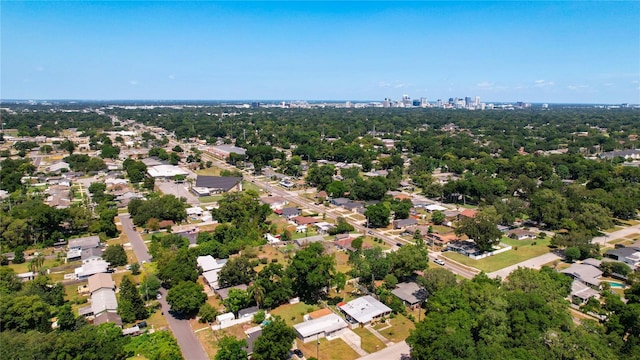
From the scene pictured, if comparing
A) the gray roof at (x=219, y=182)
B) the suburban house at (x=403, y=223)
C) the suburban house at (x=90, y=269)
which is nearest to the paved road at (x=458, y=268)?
the suburban house at (x=403, y=223)

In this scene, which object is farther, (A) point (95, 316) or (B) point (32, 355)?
(A) point (95, 316)

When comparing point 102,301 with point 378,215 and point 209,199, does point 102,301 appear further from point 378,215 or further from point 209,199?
point 209,199

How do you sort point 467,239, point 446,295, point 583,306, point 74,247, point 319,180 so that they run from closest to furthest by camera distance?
point 446,295
point 583,306
point 74,247
point 467,239
point 319,180

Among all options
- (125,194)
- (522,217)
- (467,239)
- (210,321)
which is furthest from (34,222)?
(522,217)

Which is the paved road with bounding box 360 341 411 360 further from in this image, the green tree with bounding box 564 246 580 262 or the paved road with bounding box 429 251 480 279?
the green tree with bounding box 564 246 580 262

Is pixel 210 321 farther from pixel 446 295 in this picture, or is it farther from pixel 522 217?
pixel 522 217

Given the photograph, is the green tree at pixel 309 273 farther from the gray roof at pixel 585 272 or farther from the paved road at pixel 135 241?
the gray roof at pixel 585 272

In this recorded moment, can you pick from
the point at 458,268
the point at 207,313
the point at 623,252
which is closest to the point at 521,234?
the point at 623,252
────────────────
Seu objetivo:
Reescreva toda a listagem acima, trocando "paved road" por "asphalt road" e deixando o resto como está. Não coloque as imagens na resposta.

Resposta do exercício:
From the scene pictured, if comparing
A) the gray roof at (x=219, y=182)
B) the suburban house at (x=403, y=223)
C) the suburban house at (x=90, y=269)
which is nearest to the asphalt road at (x=458, y=268)?
the suburban house at (x=403, y=223)

In this scene, which object is farther, (A) point (95, 316) or (B) point (32, 355)?
(A) point (95, 316)

When comparing point 102,301 with point 378,215 and point 209,199, does point 102,301 appear further from point 378,215 or further from point 209,199?
point 209,199

How do you sort point 467,239, point 446,295, point 583,306, point 74,247, point 319,180 so that they run from closest to furthest by camera distance?
point 446,295
point 583,306
point 74,247
point 467,239
point 319,180

Among all options
- (125,194)
- (522,217)
- (467,239)
- (210,321)
which is furthest from (34,222)?
(522,217)

Which is the asphalt road with bounding box 360 341 411 360 further from in this image, the green tree with bounding box 564 246 580 262 or the asphalt road with bounding box 429 251 480 279?
the green tree with bounding box 564 246 580 262

Is pixel 210 321 farther from pixel 446 295 in this picture, or is it farther from pixel 522 217?
pixel 522 217

Given the photograph, is the green tree at pixel 309 273 farther from the gray roof at pixel 585 272 or farther from the asphalt road at pixel 135 241?
the gray roof at pixel 585 272

In this recorded moment, can you pick from
the point at 458,268
the point at 207,313
the point at 623,252
which is closest to the point at 521,234?
the point at 623,252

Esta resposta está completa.